Problem to solve - Print the data verbatim. Leave every image out.

(Stored data entries)
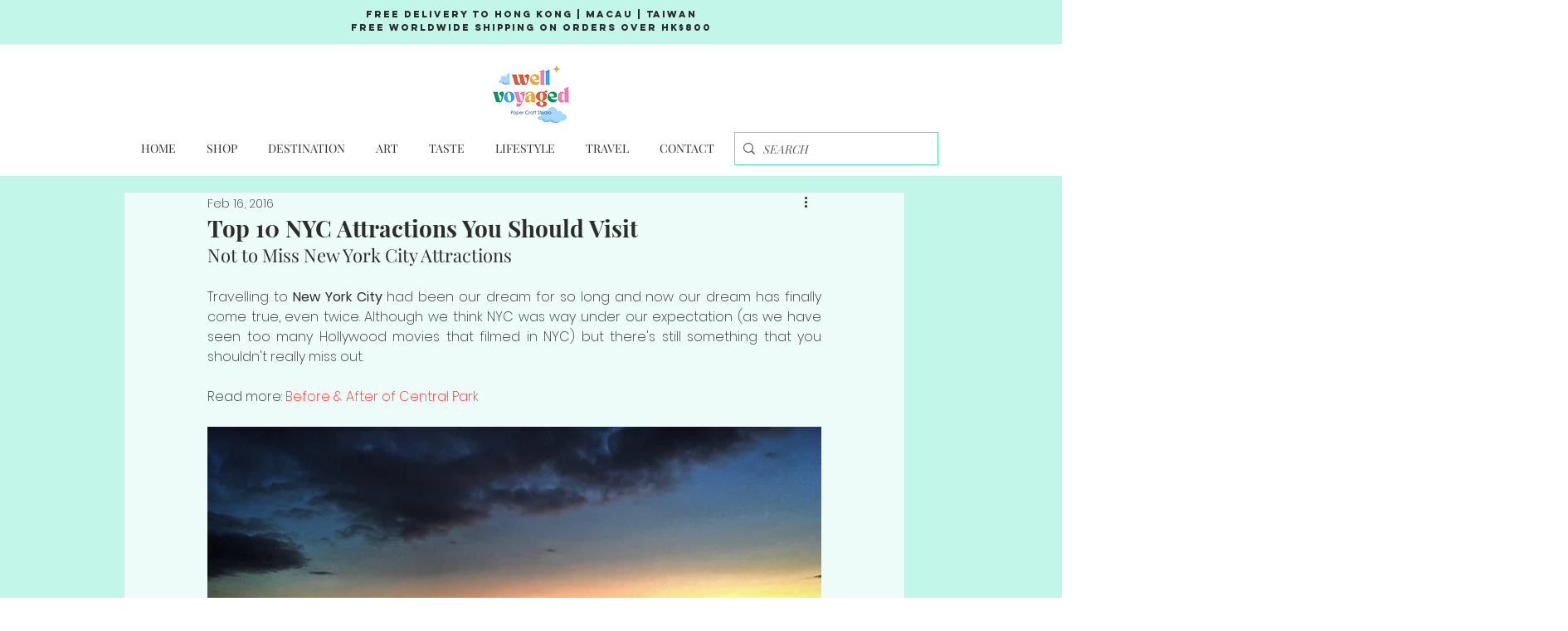

--- FILE ---
content_type: text/html; charset=utf-8
request_url: https://www.google.com/recaptcha/api2/aframe
body_size: 266
content:
<!DOCTYPE HTML><html><head><meta http-equiv="content-type" content="text/html; charset=UTF-8"></head><body><script nonce="UYBNaSlYHA1w9AE7lA4kNA">/** Anti-fraud and anti-abuse applications only. See google.com/recaptcha */ try{var clients={'sodar':'https://pagead2.googlesyndication.com/pagead/sodar?'};window.addEventListener("message",function(a){try{if(a.source===window.parent){var b=JSON.parse(a.data);var c=clients[b['id']];if(c){var d=document.createElement('img');d.src=c+b['params']+'&rc='+(localStorage.getItem("rc::a")?sessionStorage.getItem("rc::b"):"");window.document.body.appendChild(d);sessionStorage.setItem("rc::e",parseInt(sessionStorage.getItem("rc::e")||0)+1);localStorage.setItem("rc::h",'1768882222860');}}}catch(b){}});window.parent.postMessage("_grecaptcha_ready", "*");}catch(b){}</script></body></html>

Response -
--- FILE ---
content_type: text/html; charset=utf-8
request_url: https://www.google.com/recaptcha/api2/aframe
body_size: 266
content:
<!DOCTYPE HTML><html><head><meta http-equiv="content-type" content="text/html; charset=UTF-8"></head><body><script nonce="UYBNaSlYHA1w9AE7lA4kNA">/** Anti-fraud and anti-abuse applications only. See google.com/recaptcha */ try{var clients={'sodar':'https://pagead2.googlesyndication.com/pagead/sodar?'};window.addEventListener("message",function(a){try{if(a.source===window.parent){var b=JSON.parse(a.data);var c=clients[b['id']];if(c){var d=document.createElement('img');d.src=c+b['params']+'&rc='+(localStorage.getItem("rc::a")?sessionStorage.getItem("rc::b"):"");window.document.body.appendChild(d);sessionStorage.setItem("rc::e",parseInt(sessionStorage.getItem("rc::e")||0)+1);localStorage.setItem("rc::h",'1768882222860');}}}catch(b){}});window.parent.postMessage("_grecaptcha_ready", "*");}catch(b){}</script></body></html>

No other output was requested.